DESCRIPTION OF THE TASK
Retype, exactly and with nothing added, the lines from the one showing "潘洛斯 随机军事积木玩具 90~100颗粒 天猫优惠券折后¥9.9包邮(¥19.9-10)" through the final line of the material. Omit pictures.

_ _ _ _ _ _ _

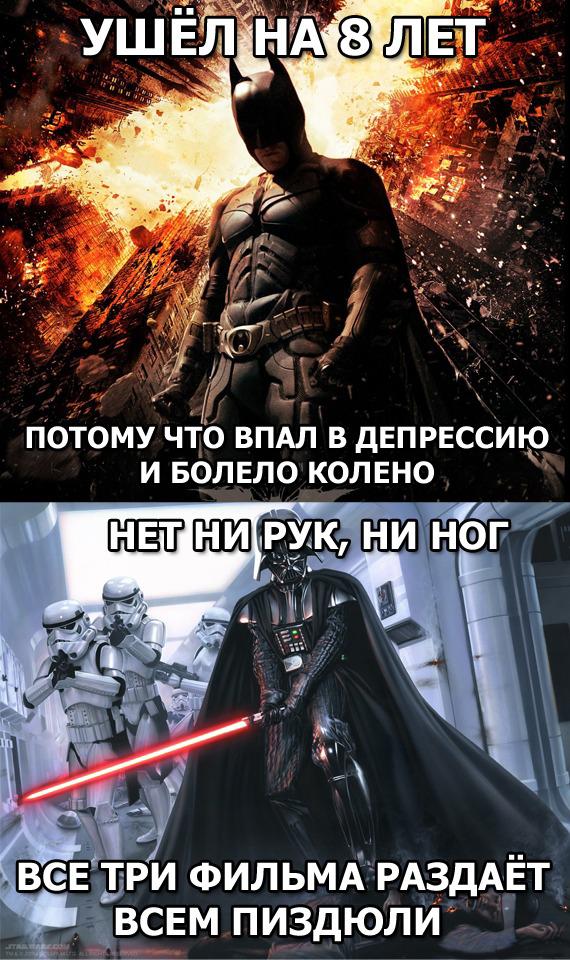 бэтмен-StarWars-Darth-Vader-stormtrooper-327232.jpeg - -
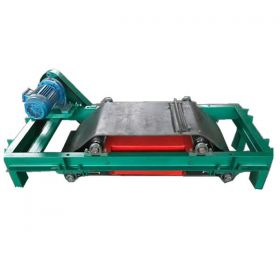 Mine belt iron remover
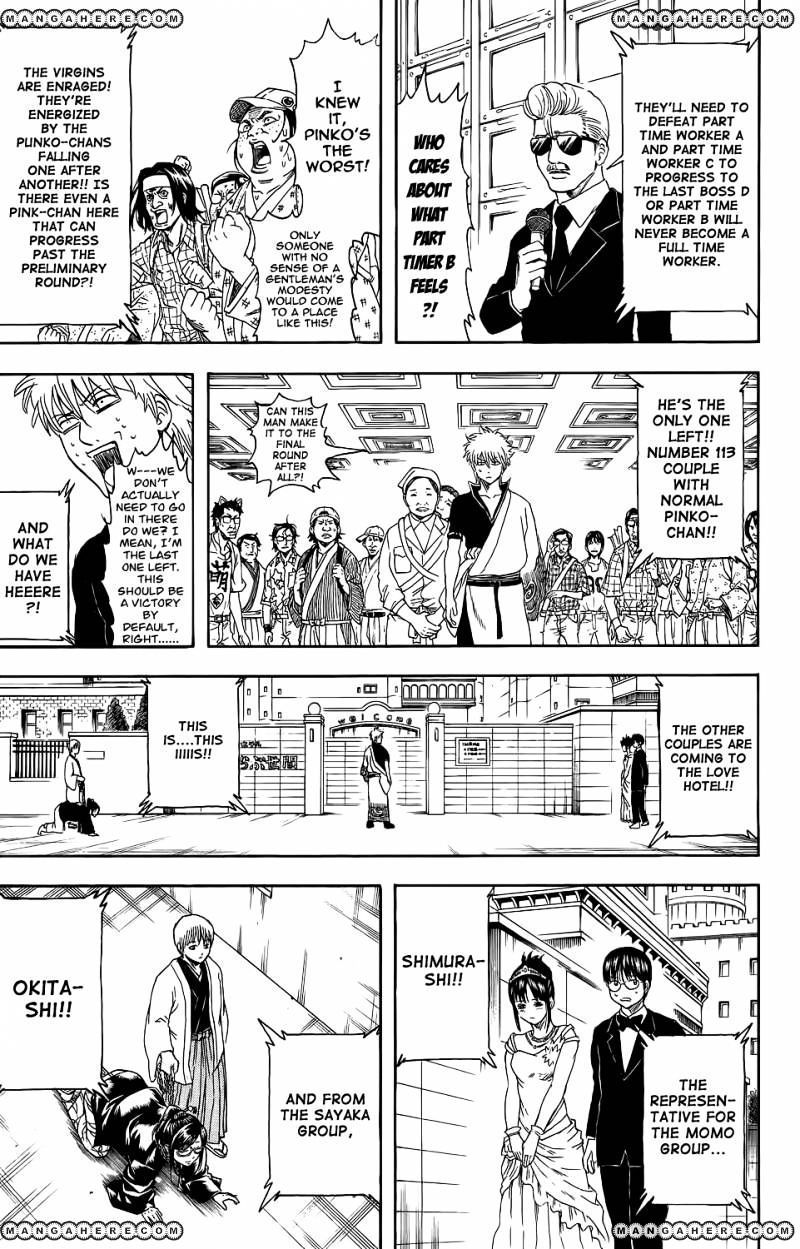 Gintama Chapter 350  Online Free Manga Read Image 7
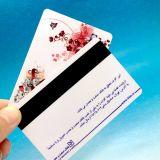 Version imprimable 13.56MHz FM08 1K PVC carte vierge avec bande magnétique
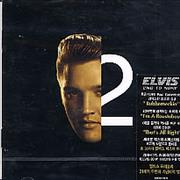Click here for more info about 'Elvis Presley - 2nd To None + Bonus CD'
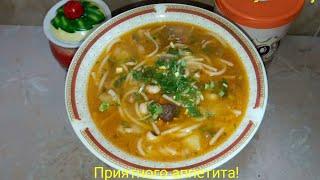 Ну очень вкусный обед или ужин на скорую руку!Суп с фасолью и лапшой! Таджикское блюдо!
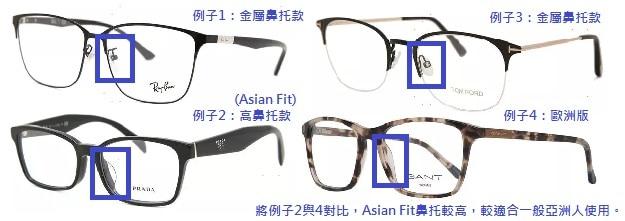 SmartBuyGlasses Asian Fit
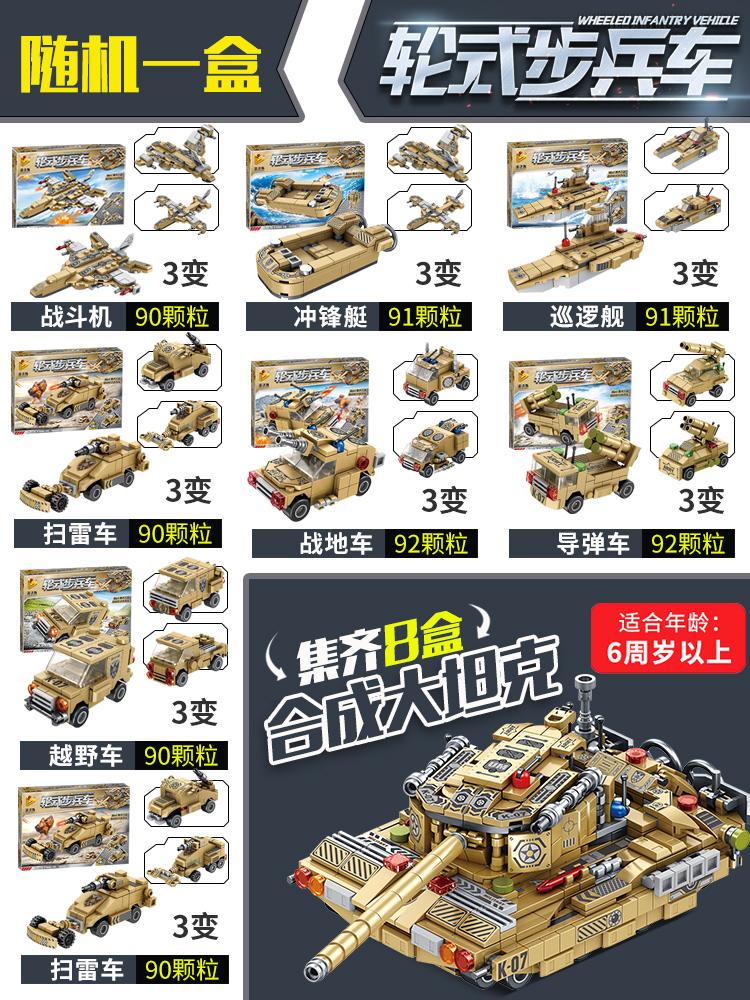潘洛斯 随机军事积木玩具 90~100颗粒 天猫优惠券折后¥9.9包邮(¥19.9-10)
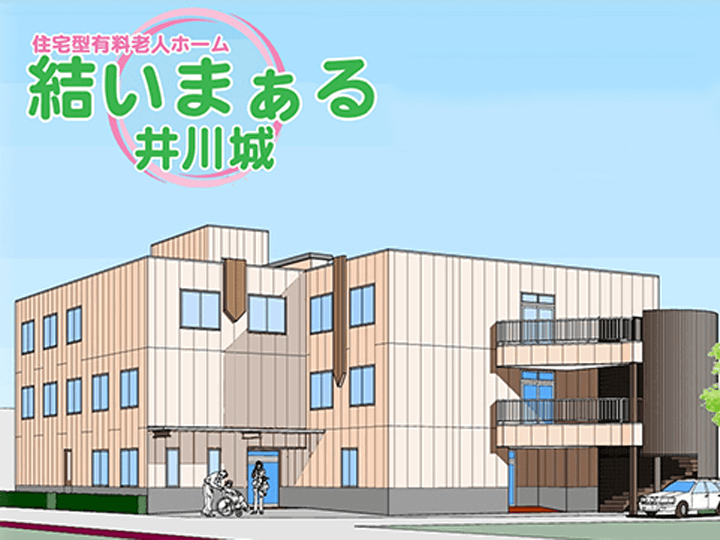 【結いまぁる井川城】松本市井川城にある住宅型有料老人ホームです。
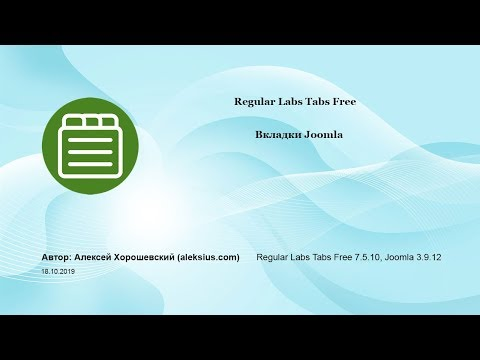 Joomla Tabs от Regular Labs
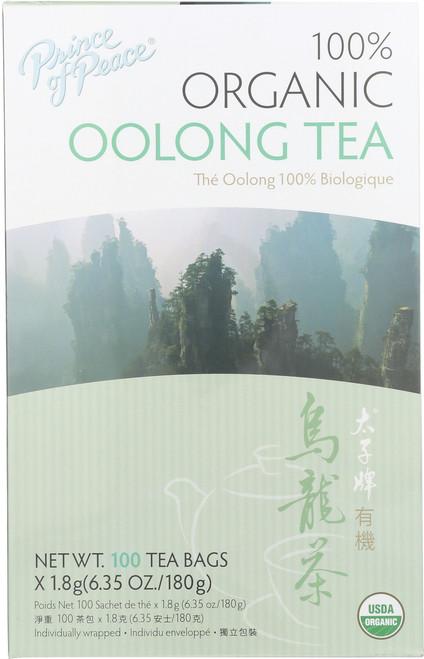 Tea Oolong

_ _ _ _ _ _ _

ANSWER FOR THE TASK
潘洛斯 随机军事积木玩具 90~100颗粒 天猫优惠券折后¥9.9包邮(¥19.9-10)
 【結いまぁる井川城】松本市井川城にある住宅型有料老人ホームです。
 Joomla Tabs от Regular Labs
 Tea Oolong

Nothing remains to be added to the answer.